## start DOCUMENT EXTRACT

What began as a grassroots campaign now becomes a matter for the bench. This Tuesday, 28 October 2025, two judicial review claims lodged by Chagossian British citizens reach London's High Court — and getting them that far is something our movement is proud to have done.
The grievance running through both claims is straightforward. When Ministers settled the future of the Chagossians' ancestral home, the Chagos Islands (BIOT), they never bothered to ask the people whose home it actually is. That absence of consultation is what the claimants are challenging.
Listed jointly for an oral permission hearing of roughly two hours before the Administrative Court, King's Bench Division, the pair of actions carry the references R (Mandarin) v Secretary of State for Foreign, Commonwealth and Development Affairs (AC-2025-LON-002073) and R (Pompe) v Secretary of State for Foreign, Commonwealth and Development Affairs (AC-2025-LON-001642).

## end DOCUMENT EXTRACT

• **TASK SET**
- A) Print the passage of the Chagos announcement from "What began as" to "to have done.".
- B) Answer these questions from the Chagos announcement:
(i) On what date do the two claims reach the High Court?
(ii) What are the claimants challenging?
(iii) Roughly how long is the oral permission hearing expected to last?
- C) Rewrite the paragraph of the Chagos announcement that begins "Listed jointly" as a short list that keeps its main facts.
Nothing in the rows is needed here.

## start LISTING

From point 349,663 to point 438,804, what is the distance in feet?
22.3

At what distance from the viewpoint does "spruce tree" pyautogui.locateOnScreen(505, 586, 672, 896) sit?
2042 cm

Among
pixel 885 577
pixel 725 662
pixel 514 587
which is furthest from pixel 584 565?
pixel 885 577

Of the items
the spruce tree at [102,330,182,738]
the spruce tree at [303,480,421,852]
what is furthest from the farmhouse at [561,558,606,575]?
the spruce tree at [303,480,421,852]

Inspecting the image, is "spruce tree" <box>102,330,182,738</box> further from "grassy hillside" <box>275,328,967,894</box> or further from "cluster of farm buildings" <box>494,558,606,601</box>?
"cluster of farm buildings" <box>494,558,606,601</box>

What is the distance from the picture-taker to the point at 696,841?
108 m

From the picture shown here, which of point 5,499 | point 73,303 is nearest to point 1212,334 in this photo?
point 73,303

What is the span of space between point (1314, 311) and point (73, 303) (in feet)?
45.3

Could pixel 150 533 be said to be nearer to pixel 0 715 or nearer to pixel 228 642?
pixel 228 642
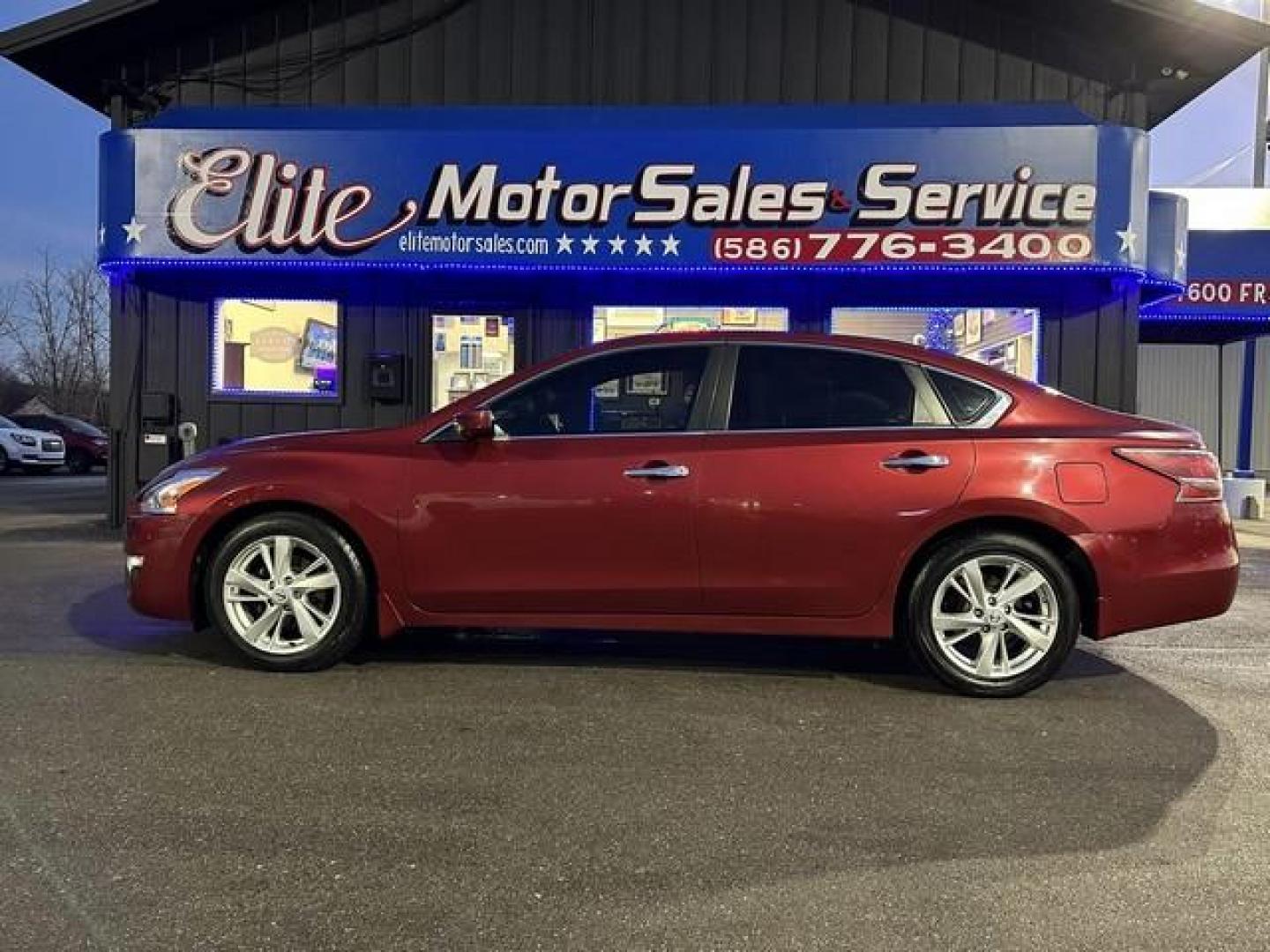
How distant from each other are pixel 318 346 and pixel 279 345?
1.31 feet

## end LISTING

• **SOLVED PROBLEMS**
- A)
What began as a grassroots campaign now becomes a matter for the bench. This Tuesday, 28 October 2025, two judicial review claims lodged by Chagossian British citizens reach London's High Court — and getting them that far is something our movement is proud to have done.

- B)
(i) Tuesday, 28 October 2025.
(ii) The absence of consultation, since Ministers settled the future of the Chagos Islands without asking the people whose home it is.
(iii) Roughly two hours.

- C)
- Two actions are listed jointly for an oral permission hearing of roughly two hours.
- Court: Administrative Court, King's Bench Division.
- R (Mandarin) v Secretary of State for Foreign, Commonwealth and Development Affairs (AC-2025-LON-002073).
- R (Pompe) v Secretary of State for Foreign, Commonwealth and Development Affairs (AC-2025-LON-001642).